Sounds brutal, glad he survived.
 
Thanks for this info. I had an IPE on open circuit while cave diving near High Springs in 2019. My first and hopefully only time. (I wrote about it in a 2020 NSS-CDS UWS issue.)
My cardiologist said a virus I had early in 2019 likely weakened my heart which led to an IPE.
I didn't dive for about six months but returned when my heart's ejection fraction went back into the 50s. But, I stopped taking a heart medication (Entresto) which led to my EF going back under 50 again. So now I'm waiting for it to go back to normal levels before resuming diving.

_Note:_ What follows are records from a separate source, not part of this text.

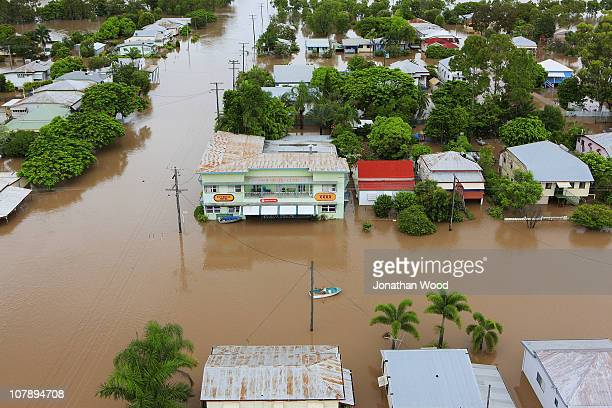 A local resident rows past a pub through flood waters on January 6 2011 in Rockhampton Australia Floodwaters peaked at 92 metres yesterday in the...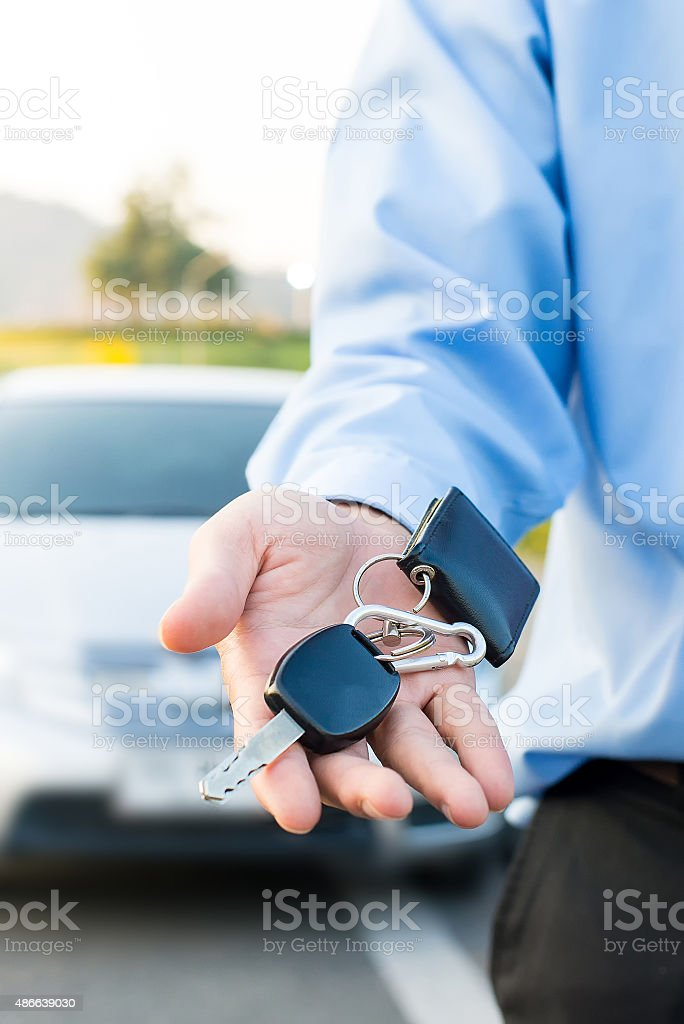 Car Keys. Seller hand giving keys stock photo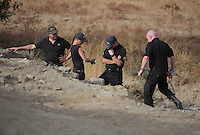 Pictured: Detective Inspector Jon Cousins (R) joins forensic archaeologists at the second site in Kos, Greece. Wednesday 12 October 2016<br />Re: Police teams led by South Yorkshire Police are searching for missing toddler Ben Needham on the Greek island of Kos.<br />Ben, from Sheffield, was 21 months old when he disappeared on 24 July 1991 during a family holiday.<br />Digging has begun at a new site after a fresh line of inquiry suggested he could have been crushed by a digger.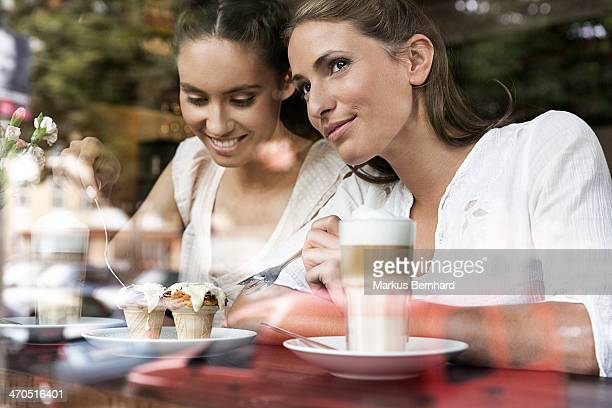 Friends enjoying cake in cafe.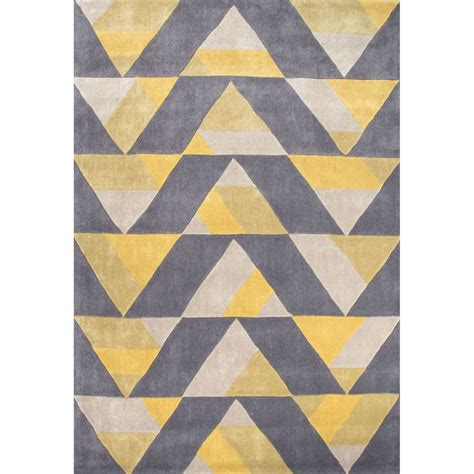 rug design a dynamic geometric design of repeating triangles gives this rug the illusion of depth and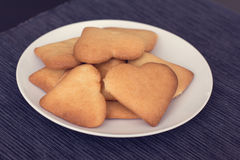 Heart-shapped cookies on a plate. A selection of heart-shapped homemade biscuits on a plate Stock Image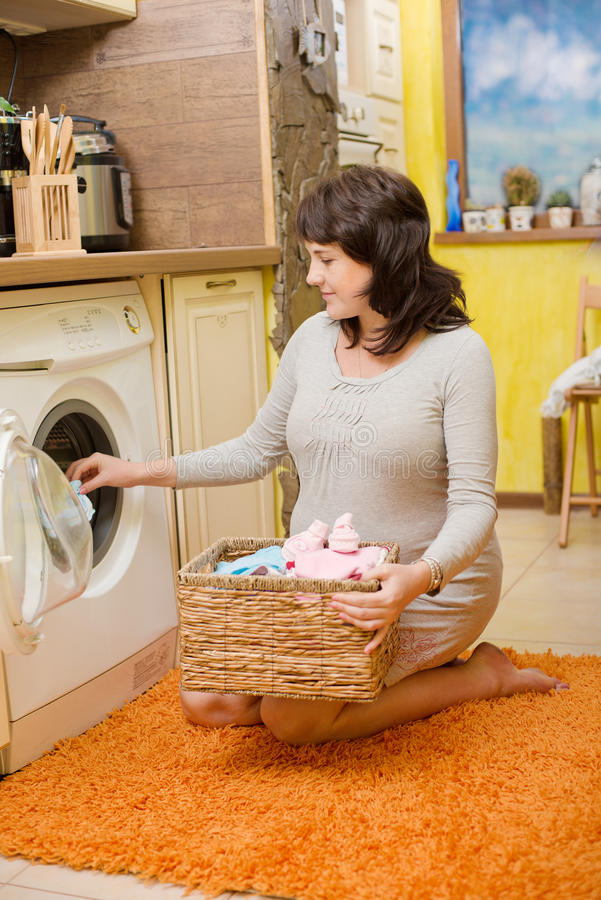 Pregnant woman washes baby clothes. Happy pregnant woman washes baby clothes stock images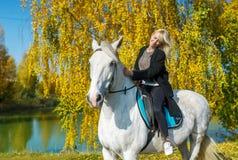 Νέα γυναίκα που οδηγά ένα άλογο σε μια ηλιόλουστη ημέρα φθινοπώρου στα πλαίσια της μπλε λίμνης Στοκ Φωτογραφία
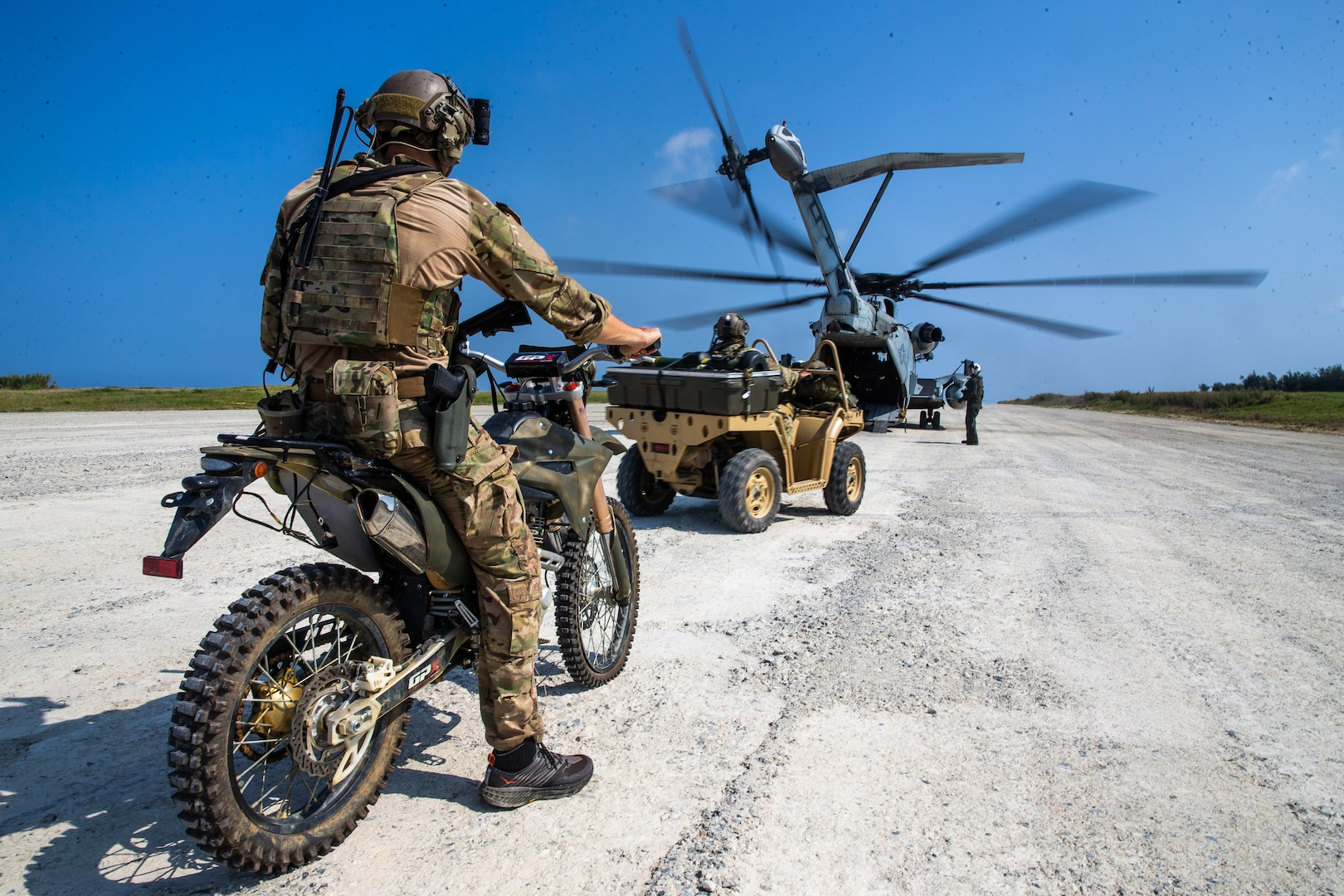 A U.S. Army Soldier prepares to load a CH-53E Super Stallion with 1st Marine Aircraft Wing during Castaway 21.1 on Ie Shima, Okinawa, Japan, March 17.
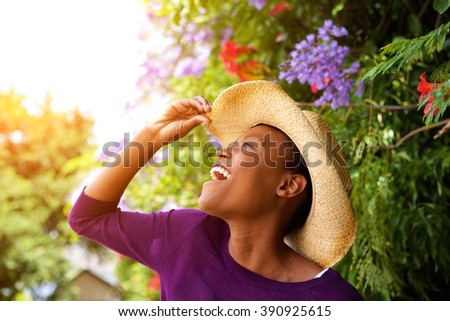 Close up side portrait of excited young african woman with hat standing outdoors - stock photo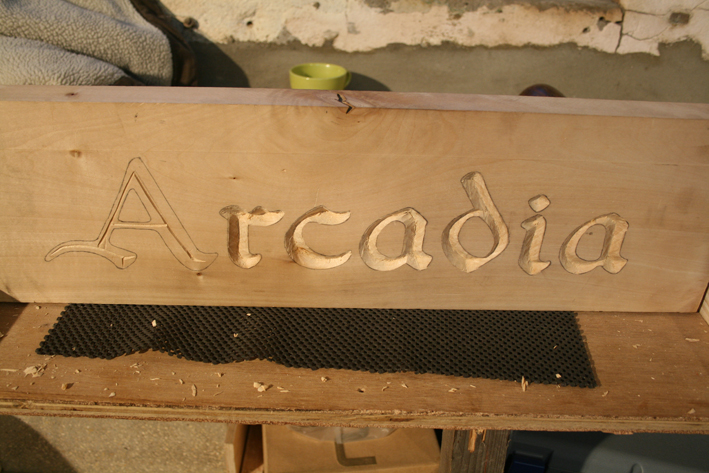 after the letters are cut the wood is sanded down to make it smooth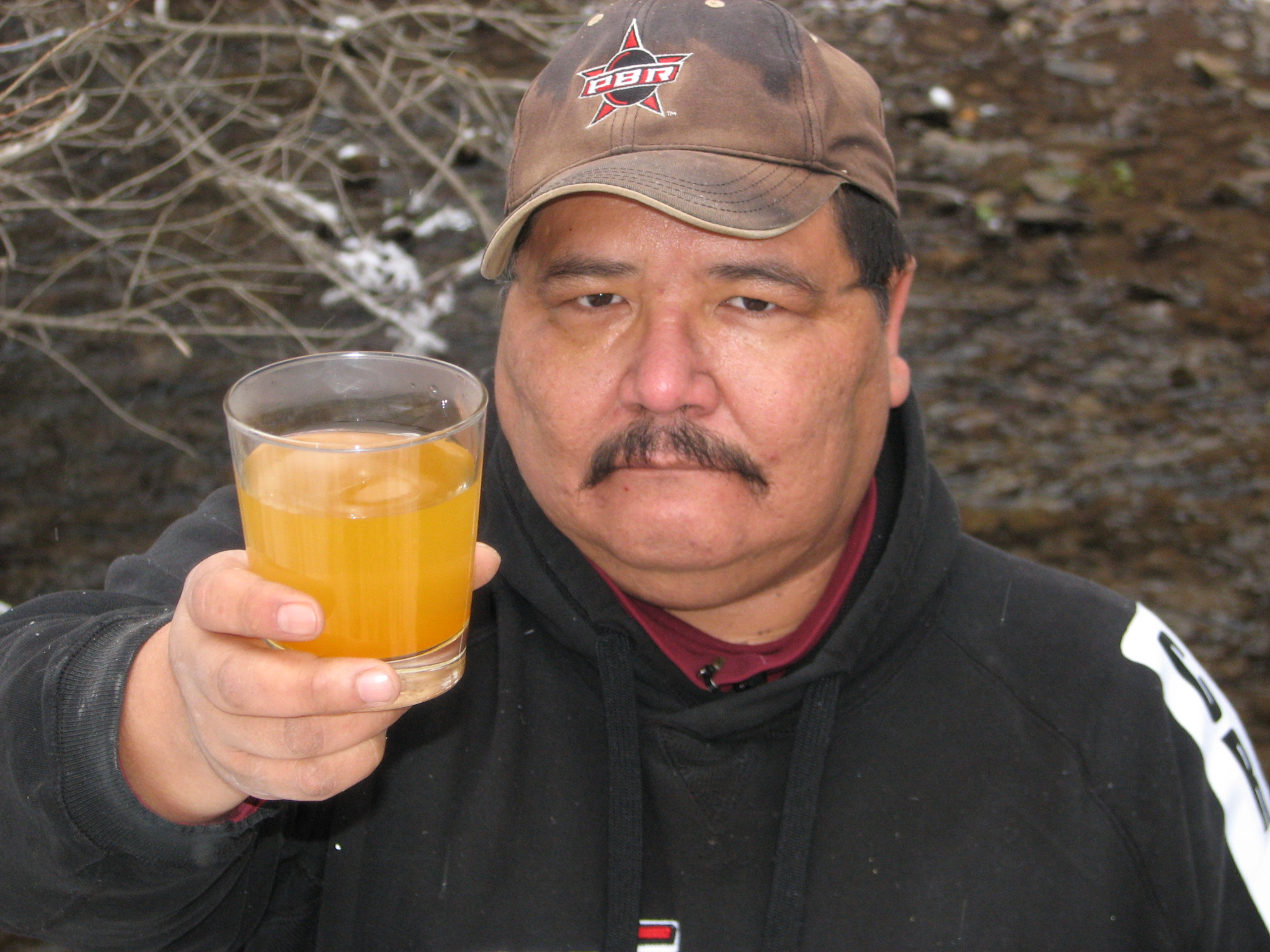 Dean Stiffarm of Fort Belknap, Mont., holds a glass of water contaminated by Pegasus Gold's Zortman-Landusky mine.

A slight cough started while I was at depth in the cave, but it got much worse at my deco stop, and then real bad when I surfaced. I only had a few minutes of deco, so I wasn't on O2. I did almost pass out in the water, but divers helped me out and another diver got me on O2 quickly, then a week in the hospital. Things got much better once I was out of the water and on O2!
 
I had a couple IPE events earlier in the summer. 90 something hours on the revo without issues up to that point. The first one was the major one, the second time was more of a test and brought a cheap pulse ox meter along and was at 91% with a minor ipe event. Breathing 50% o2 brings it right back up. I had recently started cycling much more so was probably stronger as far as inhalation. I got checked out by a cardiologist who agreed based on evidence it was IPE. I enrolled in Dukes sildenafil double blind study, but the conditions (shoulder level 68 degree water/ 40 minutes cycling after drinking 2L of pedialyte) did not induce an IPE event. So the rebreather must be the problem. I have a non-ce micro with the smaller lungs (4.5l) and notice I'm up against the adv alot. I discovered through spirometry during the study that my vital capacity is 4.56L. So not that I breathe deeply in that way but there is not much wiggle room. My instructor put an expansion kit on my unit and no more issues thus far. I also went back to the revo dsv from the golem one as I feel it breathes better and is also quieter.
 
</biology professor>Tsk tsk. I think they mean 'ventral' and 'dorsal' rather than 'anterior' and 'posterior' </biology professor>.

Aside from that, interesting and thanks for posting.